**EXCERPT**
PROBLEM LINK:
Practice
Contest: Division 1
Contest: Division 2
Contest: Division 3
Contest: Division 4
Author: iceknight1093
Tester: raysh07
Editorialist: iceknight1093
DIFFICULTY:
Medium
PREREQUISITES:
Combinatorics
PROBLEM:
For an array A, define f(A) as the maximum integer k such that A can be partitioned into k non-empty sets that all have distinct MEX-es.
You’re given an array A. Solve the following problem for each 1 \le i \le N:
- Let M = f(A[1\ldots i])
Count the number of non-empty subsequences S of A[1\ldots i] that satisfy f(S) = M.
EXPLANATION:
Let’s understand how to compute f(A) for a fixed A.
Observe that if we can have k distinct MEX-es, it’s (almost) always possible to have them be the values 0, 1, \ldots, k-1.
This is because:
- If we have some subset S_i with positive MEX but not 0, just take all positive elements of S_i into their own set, and place its occurrences of 0 in whichever set has MEX equal to 1 (or make them a set of their own, if 1 doesn’t exist as a MEX).
This doesn’t reduce the number of distinct MEX-es, but now 0 is included as one of them. - If we have x and y but not x+1 (where x+1 \lt y) as MEXes, it’s easy enough to modify the set with MEX equal to y to make it x+1 instead - move all occurrences of x+1 to the set with MEX 0.
There is only one exception to this: if we have no positive elements, then the only MEX we can create is 1, and 0 cannot be created.
With this in mind, let’s try to find the largest integer k such that all of 0, 1, 2, \ldots, k-1 can be created as MEX-es (the special case of all zeros is trivially handled).
This is easy to analyze:
- We need an occurrence of 0 for each of the sets with MEX 1, 2, \ldots, k-1, so that’s k-1 occurrences in total.
- We need an occurrence of 1 for each of the sets with MEX 2, \ldots, k-1, so that’s k-2 occurrences in total.
\vdots - For any 0 \le i \lt k-1, we need an occurrence of i for each of the sets with MEX i, i+1, \ldots, k-1, so that’s k-1-i occurrences in total.
- Further, for a MEX of 0 we also need an extra positive element, other than the ones used already.
This gives us the following criteria:
- \text{freq}[x] \ge k-1-x for each 0 \le x \lt k-1
- \text{freq}[1] + \text{freq}[2] + \ldots \gt (1 + 2 + 3 + \ldots + k-2)

**EXERCISE REQUIREMENTS**
According to the editorial, what is the one exception to being able to make the distinct MEX values 0, 1, …, k-1? Rely solely on the editorial when answering.

**MATERIAL PROVIDED**
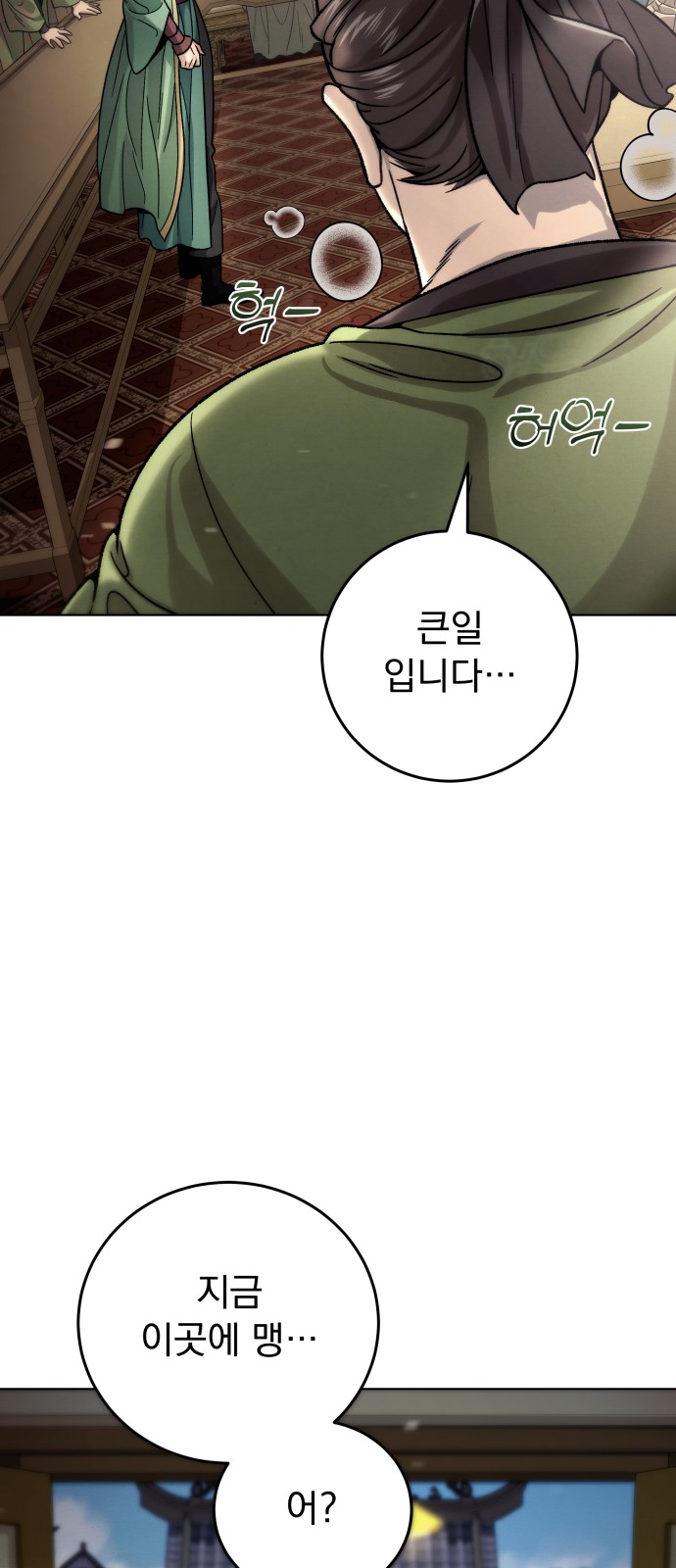 66 페이지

**PROBLEM SOLUTION**
If there are no positive elements, the only MEX that can be created is 1, and 0 cannot be created.